Dataset section Start Marker

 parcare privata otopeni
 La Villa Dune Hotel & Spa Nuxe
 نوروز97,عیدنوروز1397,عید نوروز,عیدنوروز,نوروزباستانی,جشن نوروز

Dataset section End Marker

== Problem description ==
Print out the complete data above, character for character.

== Response to this task ==
 parcare privata otopeni
 La Villa Dune Hotel & Spa Nuxe
 نوروز97,عیدنوروز1397,عید نوروز,عیدنوروز,نوروزباستانی,جشن نوروز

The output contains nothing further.